EXTRAIT DU DOCUMENT:
+++++
Validité d’une marque reproduisant le symbole européen des IGP : l’affaire Steirisches Kürbiskernöl
Une marque reproduisant le symbole européen des indications géographiques protégées (IGP) est déclarée valide par le Tribunal de l’Union européenne (TUE) dans une affaire Steirisches Kürbiskernöl. Le Tribunal relève en effet qu’il n’est pas établi que la marque est de nature à induire le public en erreur quant à l’existence d’un lien entre son titulaire et l’autorité à laquelle renvoie le symbole concerné. La décision va à l’encontre de la protection accordée aux emblèmes et aux IGP.
Validité d’une marque et IGP : l’exigence d’un lien entre le signe et l’autorité désignée par le symbole
L’Office de l’Union européenne pour la propriété intellectuelle (EUIPO) admet à l’enregistrement une marque de l’Union européenne intégrant le symbole des IGP. La marque désigne des huiles de graine de courge bénéficiant d’une IGP.
+++++
PROBLÈMES À RÉSOUDRE:
A – Résumez en deux phrases le texte sur l'affaire Steirisches Kürbiskernöl.
B – D'après le texte sur l'affaire Steirisches Kürbiskernöl, quels produits la marque désigne-t-elle ?
C – Prolongez le texte sur l'affaire Steirisches Kürbiskernöl en reprenant juste après sa dernière phrase.
+++++
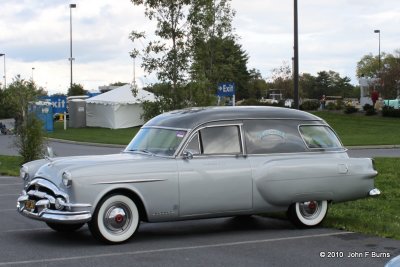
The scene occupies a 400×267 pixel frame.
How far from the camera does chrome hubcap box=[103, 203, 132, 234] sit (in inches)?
304

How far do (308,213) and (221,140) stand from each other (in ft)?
5.68

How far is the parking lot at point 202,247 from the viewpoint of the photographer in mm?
6859

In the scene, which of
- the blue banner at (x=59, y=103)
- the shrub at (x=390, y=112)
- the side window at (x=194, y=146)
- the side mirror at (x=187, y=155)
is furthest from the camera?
the blue banner at (x=59, y=103)

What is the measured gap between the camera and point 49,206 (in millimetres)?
7688

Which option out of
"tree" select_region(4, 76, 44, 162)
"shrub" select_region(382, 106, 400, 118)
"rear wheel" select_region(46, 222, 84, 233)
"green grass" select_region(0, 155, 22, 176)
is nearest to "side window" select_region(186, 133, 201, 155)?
"rear wheel" select_region(46, 222, 84, 233)

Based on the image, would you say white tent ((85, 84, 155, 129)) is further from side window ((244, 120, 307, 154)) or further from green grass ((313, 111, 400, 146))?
side window ((244, 120, 307, 154))

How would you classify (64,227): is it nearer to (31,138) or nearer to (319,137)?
(319,137)

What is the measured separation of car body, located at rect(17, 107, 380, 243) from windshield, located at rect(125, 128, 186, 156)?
0.02 m

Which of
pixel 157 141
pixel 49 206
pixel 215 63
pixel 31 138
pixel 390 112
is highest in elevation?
pixel 215 63

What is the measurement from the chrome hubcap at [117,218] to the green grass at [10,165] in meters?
11.6

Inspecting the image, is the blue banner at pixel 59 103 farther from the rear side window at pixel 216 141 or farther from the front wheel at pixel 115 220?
the front wheel at pixel 115 220

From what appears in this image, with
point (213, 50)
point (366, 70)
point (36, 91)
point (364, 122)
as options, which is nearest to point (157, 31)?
point (36, 91)

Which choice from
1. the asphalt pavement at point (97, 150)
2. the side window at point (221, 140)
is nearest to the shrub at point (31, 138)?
the asphalt pavement at point (97, 150)

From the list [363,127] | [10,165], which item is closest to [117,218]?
[10,165]
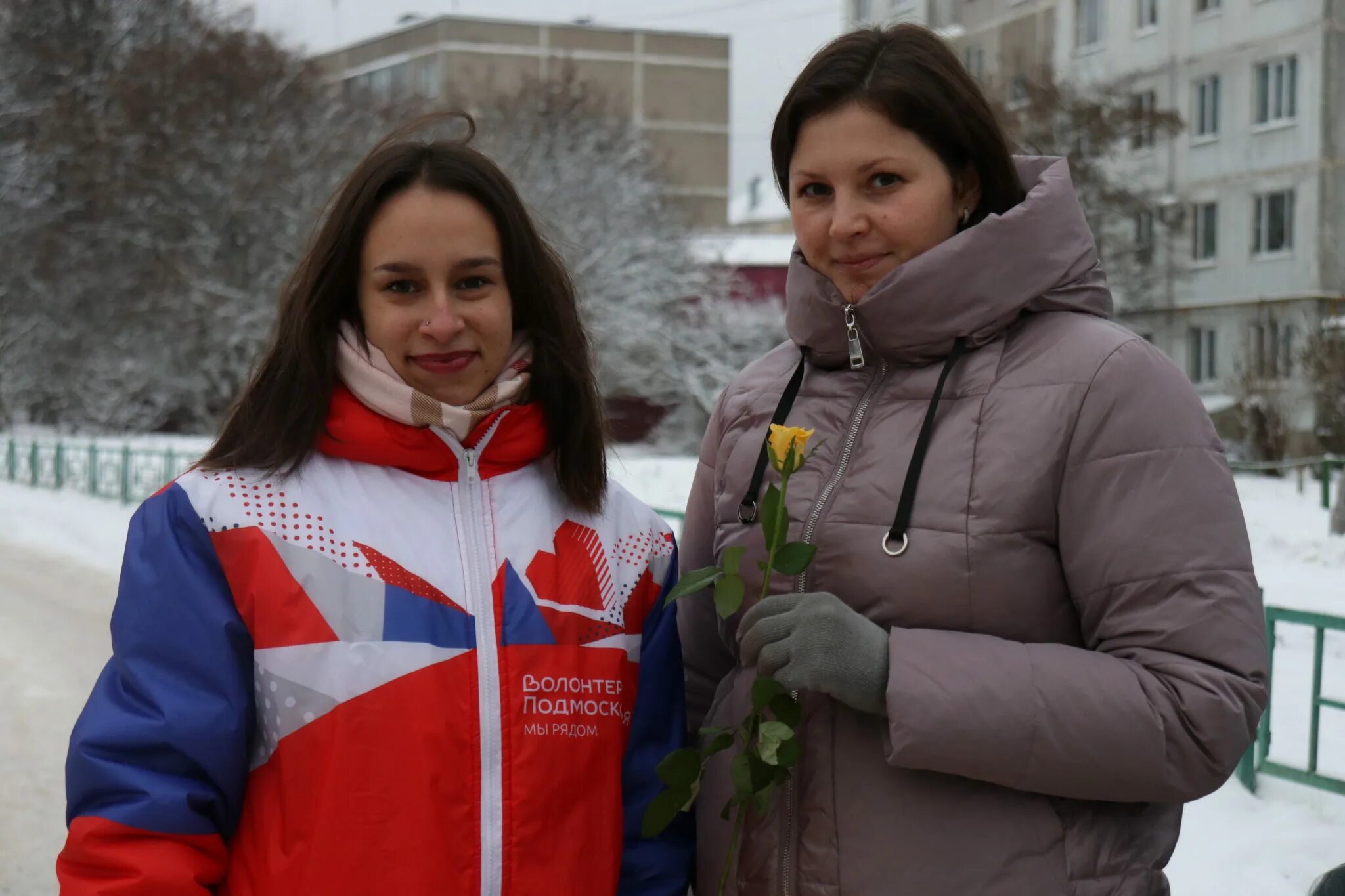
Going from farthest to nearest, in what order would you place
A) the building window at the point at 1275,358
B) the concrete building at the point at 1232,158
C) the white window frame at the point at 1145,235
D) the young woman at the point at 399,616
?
the white window frame at the point at 1145,235 → the concrete building at the point at 1232,158 → the building window at the point at 1275,358 → the young woman at the point at 399,616

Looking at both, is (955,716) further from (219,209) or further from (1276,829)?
(219,209)

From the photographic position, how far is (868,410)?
210 centimetres

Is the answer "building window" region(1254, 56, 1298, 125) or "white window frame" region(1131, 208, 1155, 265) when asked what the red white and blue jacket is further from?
"building window" region(1254, 56, 1298, 125)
+++++
RÉPONSES ATTENDUES:
A – Le Tribunal de l'Union européenne déclare valide une marque reproduisant le symbole européen des IGP, car il n'est pas établi qu'elle puisse induire le public en erreur sur l'existence d'un lien entre son titulaire et l'autorité à laquelle renvoie ce symbole. Admise à l'enregistrement par l'EUIPO, cette marque désigne des huiles de graine de courge bénéficiant d'une IGP.

B – Des huiles de graine de courge bénéficiant d'une IGP.

C –
Une chambre régionale d’agriculture et de sylviculture autrichienne en sollicite la nullité devant l’EUIPO, au motif que l’enregistrement d’une marque reproduisant un symbole, tel qu’un emblème, est prohibé. L’enregistrement à titre de marque du symbole IGP porterait ainsi atteinte au système de protection de ces indications.
Suite à l’annulation de la marque contestée, son titulaire exerce un recours auprès de l’EUIPO, puis du TUE.
Le Tribunal confirme que l’enregistrement à titre de marque d’un symbole de l’Union est prohibé. Il conférerait au titulaire de la marque un monopole lui permettant d’en interdire l’usage par les tiers. Cet octroi porterait dès lors atteinte au système de protection attaché au symbole concerné, en l’espèce celui des IGP.
Toutefois, l’EUIPO relève que cette interdiction ne s’applique qu’à condition que la marque soit de nature à induire le public en erreur quant à l’existence d’un lien entre son titulaire et l’autorité qui détient ou utilise le symbole.
En l’occurrence, l’existence de ce lien n’est pas démontrée. La décision de l’EUIPO est donc annulée, faute de motivation sur ce point.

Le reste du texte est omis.